29 – A Directiva 1999/44, no seu artigo 3.°, n.os 3 e 5, estabelece um sistema em duas fases para o exercício dos direitos do consumidor que pode pedir, em primeiro lugar, a reparação sem encargos ou a substituição sem encargos do bem. Só subsidiariamente pode pedir uma redução adequada do preço ou exigir a resolução do contrato.


30 – Oppermann observa que o ponto de partida da interpretação literal do direito comunitário deve ser «o significado normal e natural das palavras no contexto imediato da frase». V. Oppermann, T., Europarecht, 3.ª edição, Verlag C. H. Beck, München, 2005, p. 207, n.° 20.


31 – Na doutrina, Oppermann alerta para tais deturpações do sentido das disposições através da interpretação. V. Oppermann, T., Europarecht, 3.ª edição, Verlag C. H. Beck, München, 2005, p. 209, n.° 23.


32 – Neste contexto, há igualmente que observar que a Directiva 1999/44 também protege o vendedor através da limitação temporal da sua responsabilidade. V. décimo sétimo considerando e artigo 5.°, n.° 1, da Directiva 1999/44.

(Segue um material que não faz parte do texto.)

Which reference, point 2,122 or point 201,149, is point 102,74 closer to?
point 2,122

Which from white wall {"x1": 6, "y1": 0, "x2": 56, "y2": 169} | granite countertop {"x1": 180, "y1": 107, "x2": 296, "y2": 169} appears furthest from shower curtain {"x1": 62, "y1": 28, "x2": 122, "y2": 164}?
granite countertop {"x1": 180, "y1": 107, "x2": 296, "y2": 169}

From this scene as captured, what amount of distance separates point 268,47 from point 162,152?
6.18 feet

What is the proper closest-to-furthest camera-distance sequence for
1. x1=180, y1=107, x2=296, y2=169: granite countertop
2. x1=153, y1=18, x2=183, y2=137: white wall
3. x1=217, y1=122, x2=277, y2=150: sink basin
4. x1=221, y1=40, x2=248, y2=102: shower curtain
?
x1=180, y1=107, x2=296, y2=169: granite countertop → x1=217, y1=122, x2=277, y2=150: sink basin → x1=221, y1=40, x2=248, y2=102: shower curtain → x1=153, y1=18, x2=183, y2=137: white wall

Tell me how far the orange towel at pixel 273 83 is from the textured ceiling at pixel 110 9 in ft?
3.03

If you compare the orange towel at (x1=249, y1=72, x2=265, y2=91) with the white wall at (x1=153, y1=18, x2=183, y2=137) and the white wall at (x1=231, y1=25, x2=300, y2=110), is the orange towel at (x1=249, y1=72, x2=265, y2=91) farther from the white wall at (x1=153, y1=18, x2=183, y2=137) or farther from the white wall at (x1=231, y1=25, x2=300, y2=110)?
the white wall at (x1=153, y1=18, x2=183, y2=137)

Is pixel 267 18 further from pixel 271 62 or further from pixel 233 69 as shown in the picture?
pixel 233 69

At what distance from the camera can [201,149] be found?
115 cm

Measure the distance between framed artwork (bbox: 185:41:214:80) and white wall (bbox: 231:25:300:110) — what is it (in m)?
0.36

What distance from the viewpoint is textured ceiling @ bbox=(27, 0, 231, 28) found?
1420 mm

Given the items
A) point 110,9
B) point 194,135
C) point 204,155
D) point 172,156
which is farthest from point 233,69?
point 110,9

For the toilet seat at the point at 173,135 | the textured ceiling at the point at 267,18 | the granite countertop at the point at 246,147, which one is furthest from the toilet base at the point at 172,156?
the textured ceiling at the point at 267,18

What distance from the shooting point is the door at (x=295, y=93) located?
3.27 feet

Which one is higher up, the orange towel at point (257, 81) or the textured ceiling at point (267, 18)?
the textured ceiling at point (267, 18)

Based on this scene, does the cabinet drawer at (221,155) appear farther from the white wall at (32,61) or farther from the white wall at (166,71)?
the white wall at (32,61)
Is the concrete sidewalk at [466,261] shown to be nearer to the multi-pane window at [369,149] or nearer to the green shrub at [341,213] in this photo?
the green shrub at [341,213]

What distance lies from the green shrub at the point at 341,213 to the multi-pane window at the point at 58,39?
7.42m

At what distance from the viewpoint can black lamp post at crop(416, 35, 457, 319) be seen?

33 – Na doutrina alemã, Ball, W., «Die Nacherfüllung beim Autokauf», Neue Zeitschrift für Verkehrsrecht, n.° 5/2004, p. 222, refere‑se ao problema do montante da indemnização no caso de automóveis não conformes. Schulze e Ebers mencionam o caso em que o comprador compra, por 2 000 euros, um computador que tem uma vida média de dois anos e, um mês antes do termo do prazo de garantia de dois anos, detecta um defeito no disco duro que não é possível reparar, mas o vendedor só está disposto a substituir o bem se o comprador pagar uma indemnização pelo uso de 1916 euros. Observo, a este respeito, que pode dar‑se o caso de o preço do computador novo no mercado, no momento da verificação do defeito, ter sido reduzido para apenas 500 euros, em razão dos progressos tecnológicos. V. Schulze, R., Ebers, M., «Streitfragen im neuen Schuldrecht», Juristische Schulung, n.° 4/2004, p. 369.


34 – A mera interpretação literal é suficiente se a norma jurídica só puder, incontestavelmente, ser interpretada num único sentido. Mas há que observar que tais exemplos são raros (por exemplo, no caso de prazos). V. neste sentido, nomeadamente, acórdão de 9 de Março de 1978, Kühlhaus Zentrum (C‑79/77, Recueil, p. 611, n.° 6, Colect., p. 239), em que o Tribunal de Justiça recorreu apenas à interpretação literal para interpretar uma disposição de direito comunitário. Se interpretação literal não permitir chegar a uma solução totalmente inequívoca, há que aplicar os outros métodos de interpretação. V., por exemplo, as conclusões apresentadas pelo advogado‑geral M. Poiares Maduro em 18 de Julho de 2007, Suécia/Comissão (C‑64/05 P, ainda não publicadas na Colectânea, n.° 37), em que a interpretação literal da disposição comunitária não forneceu uma resposta incontestável, pelo que foi necessário precisar o sentido da disposição em causa, situando‑a no contexto normativo global e recorrendo aos objectivos da regulamentação de que fazia parte.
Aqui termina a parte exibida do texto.